There are plenty of other tax structures that could provide the revenue. Some of them might be better. We could use sales taxes, value added taxes, property taxes, wealth taxes, corporate taxes, or just shift the tax burden to the states to collect whatever way they want. Obviously a lot of people would be unhappy with any change to the system, so even though everybody is unhappy with the system we have, very few are actually willing to risk a change which doesn’t specifically benefit them. But there are plenty of possible changes. Cutting out income tax revenue without replacing it with another source is a total non-starter.

Of course there’s a way to generate the revenue currently generated by the income tax. A broad-based sales tax or value-added tax would work just as well, arguably better in some ways. You don’t pay taxes when you earn your income, you pay taxes when you spend your income. Plenty of countries use this system.

Of course, we’d have to on average take in the exact same amount of government revenue, and so the average tax bill for the average citizen would be on average the same. If your goal is to cut revenue, you don’t need to abolish the income tax, you just need to lower it. The hard part is cutting spending, not cutting taxes. It’s very easy for governments to pay for spending via borrowing rather than taxation, which is why the “Starve the Beast” theory is nonsense.

Because there are powers that are inherently macro. That’s what the Constitution recognized.

It is inefficient for everyone to buy groceries and cook in their homes. The most efficient model is centralized feeding centers, where citizens come and get fed, nutritiously and efficiently. Does the efficiency matter to you in this case?

I don’t consider your example efficient or convenient at all. Just to flesh that idea out a little, either there will be prescribed meal times or food will be wasted since it’ll have to be cooked and kept hot all day. What about people with allergies? Or people who plain just don’t like meatballs on meatball day? Or vegetarians?

How does this compare to, for example, the IRS?

So looking at the chart I linked to, tariffs were historically only about 50% of our economy. What was the other half before 1913?

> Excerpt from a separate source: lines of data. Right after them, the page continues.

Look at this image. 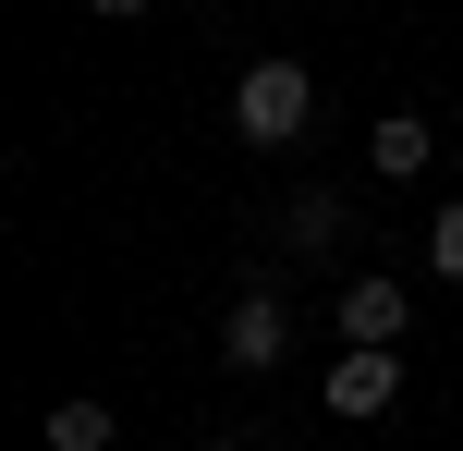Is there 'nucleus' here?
I'll return each mask as SVG.
<instances>
[{"label": "nucleus", "instance_id": "9", "mask_svg": "<svg viewBox=\"0 0 463 451\" xmlns=\"http://www.w3.org/2000/svg\"><path fill=\"white\" fill-rule=\"evenodd\" d=\"M86 13H110V24H122V13H146V0H86Z\"/></svg>", "mask_w": 463, "mask_h": 451}, {"label": "nucleus", "instance_id": "6", "mask_svg": "<svg viewBox=\"0 0 463 451\" xmlns=\"http://www.w3.org/2000/svg\"><path fill=\"white\" fill-rule=\"evenodd\" d=\"M37 439H49V451H110V403H61Z\"/></svg>", "mask_w": 463, "mask_h": 451}, {"label": "nucleus", "instance_id": "7", "mask_svg": "<svg viewBox=\"0 0 463 451\" xmlns=\"http://www.w3.org/2000/svg\"><path fill=\"white\" fill-rule=\"evenodd\" d=\"M329 232H342V208H329V195H293V232H280V244H305V257H317Z\"/></svg>", "mask_w": 463, "mask_h": 451}, {"label": "nucleus", "instance_id": "2", "mask_svg": "<svg viewBox=\"0 0 463 451\" xmlns=\"http://www.w3.org/2000/svg\"><path fill=\"white\" fill-rule=\"evenodd\" d=\"M342 330H354V354H391V330H402V281H391V268L342 281Z\"/></svg>", "mask_w": 463, "mask_h": 451}, {"label": "nucleus", "instance_id": "3", "mask_svg": "<svg viewBox=\"0 0 463 451\" xmlns=\"http://www.w3.org/2000/svg\"><path fill=\"white\" fill-rule=\"evenodd\" d=\"M402 403V354H342L329 366V415H391Z\"/></svg>", "mask_w": 463, "mask_h": 451}, {"label": "nucleus", "instance_id": "5", "mask_svg": "<svg viewBox=\"0 0 463 451\" xmlns=\"http://www.w3.org/2000/svg\"><path fill=\"white\" fill-rule=\"evenodd\" d=\"M427 146H439V135H427L415 110H391V122L366 135V159H378V171H427Z\"/></svg>", "mask_w": 463, "mask_h": 451}, {"label": "nucleus", "instance_id": "8", "mask_svg": "<svg viewBox=\"0 0 463 451\" xmlns=\"http://www.w3.org/2000/svg\"><path fill=\"white\" fill-rule=\"evenodd\" d=\"M427 268H439V281H463V208L427 220Z\"/></svg>", "mask_w": 463, "mask_h": 451}, {"label": "nucleus", "instance_id": "1", "mask_svg": "<svg viewBox=\"0 0 463 451\" xmlns=\"http://www.w3.org/2000/svg\"><path fill=\"white\" fill-rule=\"evenodd\" d=\"M232 122H244L256 146H293L305 122H317V73L305 61H256L244 86H232Z\"/></svg>", "mask_w": 463, "mask_h": 451}, {"label": "nucleus", "instance_id": "4", "mask_svg": "<svg viewBox=\"0 0 463 451\" xmlns=\"http://www.w3.org/2000/svg\"><path fill=\"white\" fill-rule=\"evenodd\" d=\"M220 366H280V293H244L220 317Z\"/></svg>", "mask_w": 463, "mask_h": 451}]
</instances>
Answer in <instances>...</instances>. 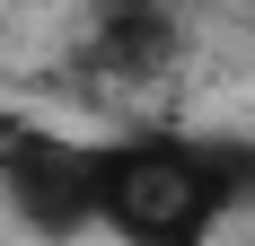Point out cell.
<instances>
[{
	"mask_svg": "<svg viewBox=\"0 0 255 246\" xmlns=\"http://www.w3.org/2000/svg\"><path fill=\"white\" fill-rule=\"evenodd\" d=\"M0 202L35 238L97 229V141H62L44 123H0Z\"/></svg>",
	"mask_w": 255,
	"mask_h": 246,
	"instance_id": "cell-2",
	"label": "cell"
},
{
	"mask_svg": "<svg viewBox=\"0 0 255 246\" xmlns=\"http://www.w3.org/2000/svg\"><path fill=\"white\" fill-rule=\"evenodd\" d=\"M229 220L220 158L194 132H124L97 141V229L124 246H211Z\"/></svg>",
	"mask_w": 255,
	"mask_h": 246,
	"instance_id": "cell-1",
	"label": "cell"
}]
</instances>
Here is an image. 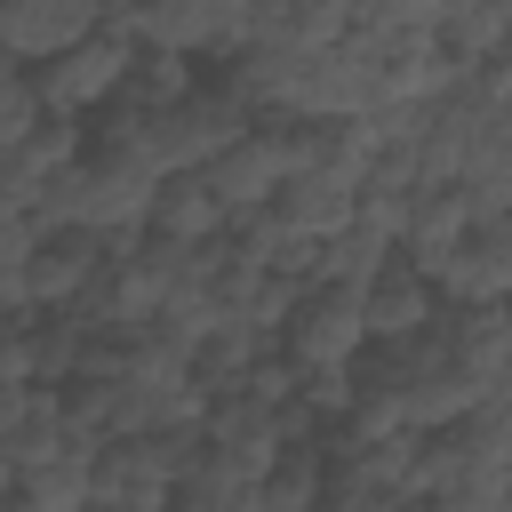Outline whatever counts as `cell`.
<instances>
[{
    "label": "cell",
    "mask_w": 512,
    "mask_h": 512,
    "mask_svg": "<svg viewBox=\"0 0 512 512\" xmlns=\"http://www.w3.org/2000/svg\"><path fill=\"white\" fill-rule=\"evenodd\" d=\"M104 24L136 48H168L184 64H224L248 40V8L240 0H160V8H104Z\"/></svg>",
    "instance_id": "obj_1"
},
{
    "label": "cell",
    "mask_w": 512,
    "mask_h": 512,
    "mask_svg": "<svg viewBox=\"0 0 512 512\" xmlns=\"http://www.w3.org/2000/svg\"><path fill=\"white\" fill-rule=\"evenodd\" d=\"M128 56H136V48H128L112 24H96L80 48H64L56 64H40V72H32V104H40L48 120H88V112H104V104L120 96Z\"/></svg>",
    "instance_id": "obj_3"
},
{
    "label": "cell",
    "mask_w": 512,
    "mask_h": 512,
    "mask_svg": "<svg viewBox=\"0 0 512 512\" xmlns=\"http://www.w3.org/2000/svg\"><path fill=\"white\" fill-rule=\"evenodd\" d=\"M56 448H88V440H72V432H64V408H56V392H32V400H24V416L8 424L0 456H8L16 472H32V464H48Z\"/></svg>",
    "instance_id": "obj_17"
},
{
    "label": "cell",
    "mask_w": 512,
    "mask_h": 512,
    "mask_svg": "<svg viewBox=\"0 0 512 512\" xmlns=\"http://www.w3.org/2000/svg\"><path fill=\"white\" fill-rule=\"evenodd\" d=\"M400 496L392 488H376L368 472H320V488H312V512H392Z\"/></svg>",
    "instance_id": "obj_19"
},
{
    "label": "cell",
    "mask_w": 512,
    "mask_h": 512,
    "mask_svg": "<svg viewBox=\"0 0 512 512\" xmlns=\"http://www.w3.org/2000/svg\"><path fill=\"white\" fill-rule=\"evenodd\" d=\"M88 456H96V448H56L48 464L16 472V496H24L32 512H80V504H88Z\"/></svg>",
    "instance_id": "obj_18"
},
{
    "label": "cell",
    "mask_w": 512,
    "mask_h": 512,
    "mask_svg": "<svg viewBox=\"0 0 512 512\" xmlns=\"http://www.w3.org/2000/svg\"><path fill=\"white\" fill-rule=\"evenodd\" d=\"M24 256H32V216H0V288H8V296H16ZM16 312H24V304H16Z\"/></svg>",
    "instance_id": "obj_21"
},
{
    "label": "cell",
    "mask_w": 512,
    "mask_h": 512,
    "mask_svg": "<svg viewBox=\"0 0 512 512\" xmlns=\"http://www.w3.org/2000/svg\"><path fill=\"white\" fill-rule=\"evenodd\" d=\"M360 344H368L360 336V288H344V280H304L288 320L272 328V352L288 368H352Z\"/></svg>",
    "instance_id": "obj_2"
},
{
    "label": "cell",
    "mask_w": 512,
    "mask_h": 512,
    "mask_svg": "<svg viewBox=\"0 0 512 512\" xmlns=\"http://www.w3.org/2000/svg\"><path fill=\"white\" fill-rule=\"evenodd\" d=\"M96 264H104V240H96V232H72V224L32 232V256H24V272H16V304H24V312H64V304L96 280Z\"/></svg>",
    "instance_id": "obj_5"
},
{
    "label": "cell",
    "mask_w": 512,
    "mask_h": 512,
    "mask_svg": "<svg viewBox=\"0 0 512 512\" xmlns=\"http://www.w3.org/2000/svg\"><path fill=\"white\" fill-rule=\"evenodd\" d=\"M464 224H472V216H464L456 184H416V192L400 200V216H392V248H400V256L424 272V264H432V256H440V248H448Z\"/></svg>",
    "instance_id": "obj_14"
},
{
    "label": "cell",
    "mask_w": 512,
    "mask_h": 512,
    "mask_svg": "<svg viewBox=\"0 0 512 512\" xmlns=\"http://www.w3.org/2000/svg\"><path fill=\"white\" fill-rule=\"evenodd\" d=\"M432 280L408 264V256H392L368 288H360V336L368 344H408V336H424L432 328Z\"/></svg>",
    "instance_id": "obj_8"
},
{
    "label": "cell",
    "mask_w": 512,
    "mask_h": 512,
    "mask_svg": "<svg viewBox=\"0 0 512 512\" xmlns=\"http://www.w3.org/2000/svg\"><path fill=\"white\" fill-rule=\"evenodd\" d=\"M432 304H504L512 288V224H464L432 264Z\"/></svg>",
    "instance_id": "obj_4"
},
{
    "label": "cell",
    "mask_w": 512,
    "mask_h": 512,
    "mask_svg": "<svg viewBox=\"0 0 512 512\" xmlns=\"http://www.w3.org/2000/svg\"><path fill=\"white\" fill-rule=\"evenodd\" d=\"M32 120H40V104H32V72L0 56V152H8V144H16Z\"/></svg>",
    "instance_id": "obj_20"
},
{
    "label": "cell",
    "mask_w": 512,
    "mask_h": 512,
    "mask_svg": "<svg viewBox=\"0 0 512 512\" xmlns=\"http://www.w3.org/2000/svg\"><path fill=\"white\" fill-rule=\"evenodd\" d=\"M432 336H440V352L464 376H480V384H504L512 376V320H504V304H440L432 312Z\"/></svg>",
    "instance_id": "obj_9"
},
{
    "label": "cell",
    "mask_w": 512,
    "mask_h": 512,
    "mask_svg": "<svg viewBox=\"0 0 512 512\" xmlns=\"http://www.w3.org/2000/svg\"><path fill=\"white\" fill-rule=\"evenodd\" d=\"M16 352H24L32 392H56L80 368V320L72 312H16Z\"/></svg>",
    "instance_id": "obj_15"
},
{
    "label": "cell",
    "mask_w": 512,
    "mask_h": 512,
    "mask_svg": "<svg viewBox=\"0 0 512 512\" xmlns=\"http://www.w3.org/2000/svg\"><path fill=\"white\" fill-rule=\"evenodd\" d=\"M504 40H512V8H504V0H448V8L432 16V48H440L456 72L504 56Z\"/></svg>",
    "instance_id": "obj_12"
},
{
    "label": "cell",
    "mask_w": 512,
    "mask_h": 512,
    "mask_svg": "<svg viewBox=\"0 0 512 512\" xmlns=\"http://www.w3.org/2000/svg\"><path fill=\"white\" fill-rule=\"evenodd\" d=\"M392 256H400V248H392L376 224H360V216H352L336 240H320V264H312V280H344V288H368V280H376Z\"/></svg>",
    "instance_id": "obj_16"
},
{
    "label": "cell",
    "mask_w": 512,
    "mask_h": 512,
    "mask_svg": "<svg viewBox=\"0 0 512 512\" xmlns=\"http://www.w3.org/2000/svg\"><path fill=\"white\" fill-rule=\"evenodd\" d=\"M8 320H16V296H8V288H0V328H8Z\"/></svg>",
    "instance_id": "obj_24"
},
{
    "label": "cell",
    "mask_w": 512,
    "mask_h": 512,
    "mask_svg": "<svg viewBox=\"0 0 512 512\" xmlns=\"http://www.w3.org/2000/svg\"><path fill=\"white\" fill-rule=\"evenodd\" d=\"M24 400H32V384H0V440H8V424L24 416Z\"/></svg>",
    "instance_id": "obj_23"
},
{
    "label": "cell",
    "mask_w": 512,
    "mask_h": 512,
    "mask_svg": "<svg viewBox=\"0 0 512 512\" xmlns=\"http://www.w3.org/2000/svg\"><path fill=\"white\" fill-rule=\"evenodd\" d=\"M200 184H208V200L224 208V216H248V208H264L280 184H288V160H280V144H272V128L256 120L248 136H232L216 160H200L192 168Z\"/></svg>",
    "instance_id": "obj_7"
},
{
    "label": "cell",
    "mask_w": 512,
    "mask_h": 512,
    "mask_svg": "<svg viewBox=\"0 0 512 512\" xmlns=\"http://www.w3.org/2000/svg\"><path fill=\"white\" fill-rule=\"evenodd\" d=\"M144 232L168 240V248H208L224 232V208L208 200L200 176H160L152 184V208H144Z\"/></svg>",
    "instance_id": "obj_13"
},
{
    "label": "cell",
    "mask_w": 512,
    "mask_h": 512,
    "mask_svg": "<svg viewBox=\"0 0 512 512\" xmlns=\"http://www.w3.org/2000/svg\"><path fill=\"white\" fill-rule=\"evenodd\" d=\"M96 24H104L96 0H0V56L24 64V72H40L64 48H80Z\"/></svg>",
    "instance_id": "obj_6"
},
{
    "label": "cell",
    "mask_w": 512,
    "mask_h": 512,
    "mask_svg": "<svg viewBox=\"0 0 512 512\" xmlns=\"http://www.w3.org/2000/svg\"><path fill=\"white\" fill-rule=\"evenodd\" d=\"M256 216L272 224V240H304V248H320V240H336V232L352 224V192L328 184V176H288Z\"/></svg>",
    "instance_id": "obj_10"
},
{
    "label": "cell",
    "mask_w": 512,
    "mask_h": 512,
    "mask_svg": "<svg viewBox=\"0 0 512 512\" xmlns=\"http://www.w3.org/2000/svg\"><path fill=\"white\" fill-rule=\"evenodd\" d=\"M80 512H168L160 496H88Z\"/></svg>",
    "instance_id": "obj_22"
},
{
    "label": "cell",
    "mask_w": 512,
    "mask_h": 512,
    "mask_svg": "<svg viewBox=\"0 0 512 512\" xmlns=\"http://www.w3.org/2000/svg\"><path fill=\"white\" fill-rule=\"evenodd\" d=\"M0 512H32V504H24V496H0Z\"/></svg>",
    "instance_id": "obj_25"
},
{
    "label": "cell",
    "mask_w": 512,
    "mask_h": 512,
    "mask_svg": "<svg viewBox=\"0 0 512 512\" xmlns=\"http://www.w3.org/2000/svg\"><path fill=\"white\" fill-rule=\"evenodd\" d=\"M344 40V0H256L240 48H336Z\"/></svg>",
    "instance_id": "obj_11"
}]
</instances>
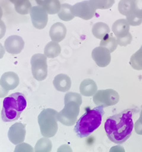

And while I do not advocate eliminating personal income tax completely, I think that the OP’s question does call for a discussion of:
Whether or not the current Keynesian-based bloated federal government can be significantly trimmed, especially if revenue is lowered. Notice the “can”. Some on this board I think hold that reduction in spending in any significant amount would kill off the economy to almost apocalypic standards.
Whether or not there are other ways to generate money other than personal income tax. This site would indicate that personal income tax is about 50% of the tax burden, payroll tax is about 40% and corporate tax is less than 10%. Seems radically disproportionate to me.

You say that on the most austere budget, the country needs $700B/yr. Payroll and corporate tax is currently at $975B and pro rated out means the country will bring in $2.5T in taxes on that basis alone.